__文書の一節__.
-- -- --

Archive for 9月, 2021

Date: 9月 7th, 2021
Cate: オーディオ評論

B&W 800シリーズとオーディオ評論家(その11)

試聴室に届いたB&Wの801Fを開梱して、セットする。
中高域のサブエンクロージュアを、ウーファーのエンクロージュア上部に取り付ける。

その際に、こんな簡単(いいかげんな)取り付け方と思ったのを、
いまもはっきりと思い出す。

それまで期待は膨らみ続けていた。
それが一瞬にして萎み始めた。

でも、音は聴いてみないことにはわからない。
音が鳴ってくるまでは、期待はまだまだ残っていた。

801Fを貶めるつもりはまったくないし、悪いスピーカーとも思っていない。
ただこちらが一方的に期待していただけのことであり、
その期待が裏切られた、ということでしかない。

私は勝手にKEFのModel 105のスケールアップした音を期待していた。
そういう音が、801Fからは鳴ってこなかった。
それだけのことである。

それでも期待とは違っていても、こちらをワクワクさせる音が鳴ってくれれば、
B&Wに対する私の印象は、ずいぶん変ったはずだ──。

-- -- --

__元資料__.
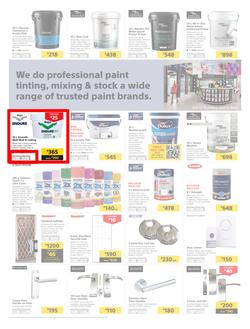Builders Inland : The Best Deals On The Widest Range (23 July - 18 Aug 2019), page 3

-- -- --

上の801Fについての文章から、「それまで期待は膨らみ続けていた。」に始まり「それだけのことである。」に至るまでの部分を、原文どおりに書き写すこと。

__解答欄__.
それまで期待は膨らみ続けていた。
それが一瞬にして萎み始めた。

でも、音は聴いてみないことにはわからない。
音が鳴ってくるまでは、期待はまだまだ残っていた。

801Fを貶めるつもりはまったくないし、悪いスピーカーとも思っていない。
ただこちらが一方的に期待していただけのことであり、
その期待が裏切られた、ということでしかない。

私は勝手にKEFのModel 105のスケールアップした音を期待していた。
そういう音が、801Fからは鳴ってこなかった。
それだけのことである。